Having greater insight into Internet driven outages has also led to constructive feedback from McGraw-Hill that cloud providers can use to inform their product roadmaps and architectures—in turn making their cloud offerings more robust. Mann explains, “We talk to some of the biggest service providers out there, and we’ve been able to help them find some problems. On more than one occasion, some of their cloud offerings have been redesigned because of some of the issues we’ve been able to pinpoint via ThousandEyes.”
Automating ThousandEyes Testing via a New Cognitive AI Agent
A very recent addition to the IT team’s monitoring toolkit is Amelia, a new bespoke AI agent (developed by IPSoft) that has the ability to investigate a user’s performance issues, automate ThousandEyes testing and then escalate the findings to the appropriate team.
Mann reminisces about the genesis of the idea, “I was interested to see if we could formalize something where we can have a conversation with our infrastructure in a chat function. Instead of having top engineers utilizing ThousandEyes to figure out what’s going on, we can do so by questions, maybe even having a Personal Assistant for a service desk member, or allowing a user to talk directly to the platform to help troubleshoot. We partnered with IPSoft … and we’ve created the ability to have an AI conversation with the ThousandEyes platform.”
When a user is experiencing an outage and says that they are having a network issue, Amelia begins to ask questions about the network issue. Typical exploratory questions Amelia puts to a user might be: Are you in the office? Are you working remotely? Are you using a VPN or the public internet? In the background, decisions are being made by the cognitive AI on where to run the test from. Depending on the information provided by the user, Amelia can choose to run a test in the data center, the local office the user is located at, or an endpoint agent installed on the user’s computer. Once this process is complete, Amelia utilizes the ThousandEyes API to run point-in-time tests. If the user says the outage is infrequent, then Amelia will set up a scheduled test and continue to look at the tests over time in order to determine if it is truly a network problem, or something else.

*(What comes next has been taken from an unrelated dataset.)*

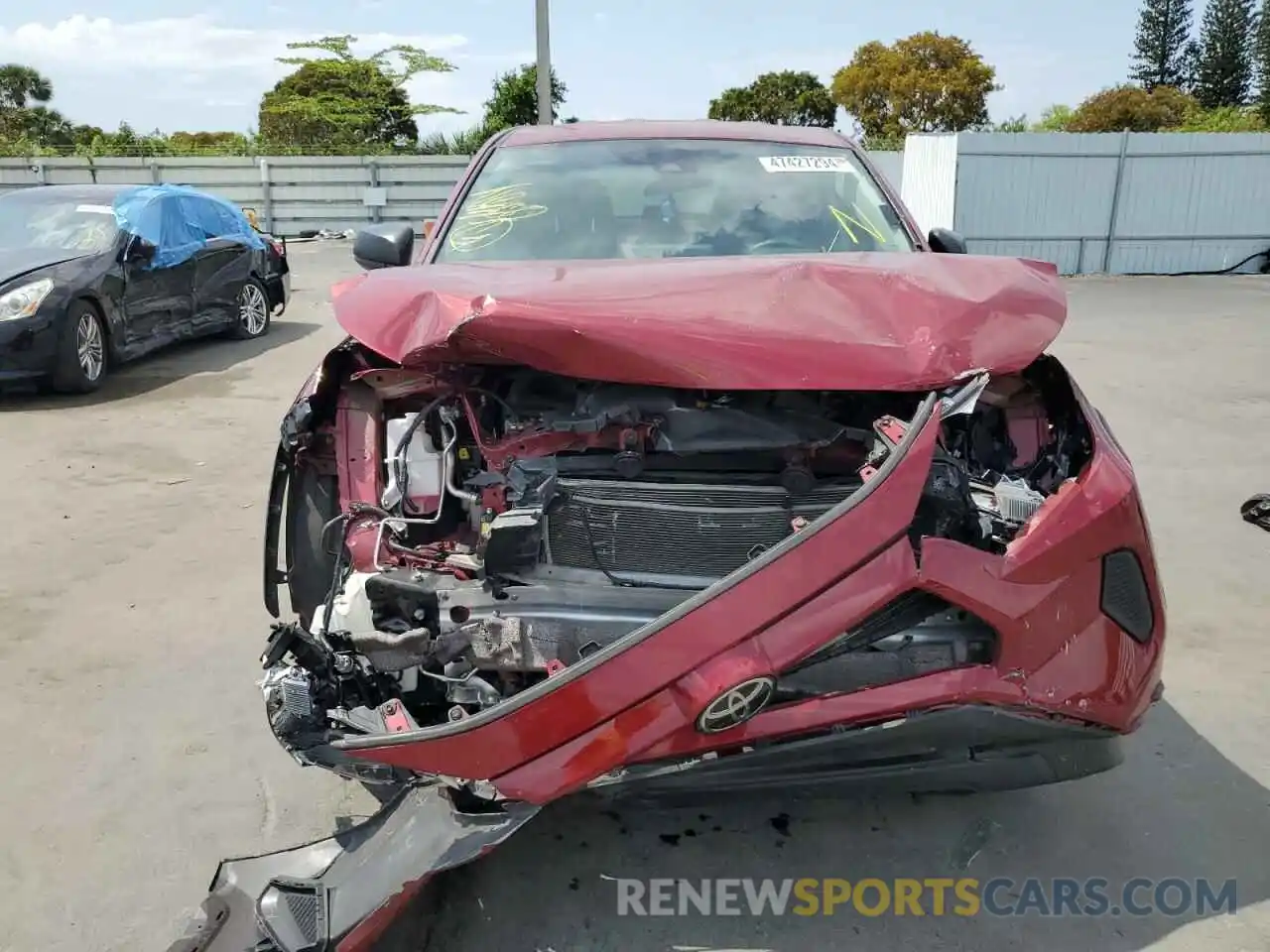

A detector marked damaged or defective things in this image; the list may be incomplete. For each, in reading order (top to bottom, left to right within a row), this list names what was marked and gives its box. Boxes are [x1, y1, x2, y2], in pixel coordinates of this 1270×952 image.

Mann explains that the cognitive AI’s ability to understand the parameters of an outage is important to how McGraw Hill manages its escalation processes, “We don’t want it to send an escalation to the wrong team. If it’s app related, we want to get to the right team for that.” Once Amelia has processed initial data, it will make a determination and inform the user of the next steps. A typical reply to the user might be: this is not a network-related issue, let us take your details and the chat that we just had about what we’ve seen. We’ll give you a call right away.
- Digital transformation is a marathon that requires continuous monitoring and validation. While Mann emphasizes that he’s always looking at new use cases to experiment with, he’s mindful that progress has to be constant and incremental, “We use ThousandEyes for our continuous validation. But we know it all can’t be done at once,” he states.

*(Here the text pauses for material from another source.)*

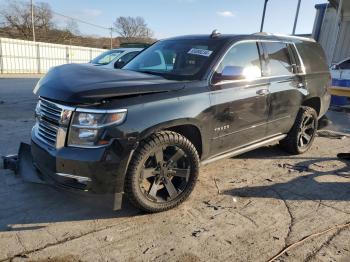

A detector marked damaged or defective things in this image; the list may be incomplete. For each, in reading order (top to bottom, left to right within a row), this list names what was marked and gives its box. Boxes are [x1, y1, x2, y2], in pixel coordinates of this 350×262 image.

damaged hood [34, 63, 185, 103]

- Enforcing digital visibility and openness builds business trust. Mann appreciates that being able to monitor digital experience in new ways has led to a cultural meeting of minds between the IT team and the rest of the business, “We’ve learned the importance of sharing tools and being an open book when it comes to metrics and what the state of the network is,” he explains. “On our Slack channel, we stream a lot of what we know, they know we’re not hiding anything. That builds trust between departments.”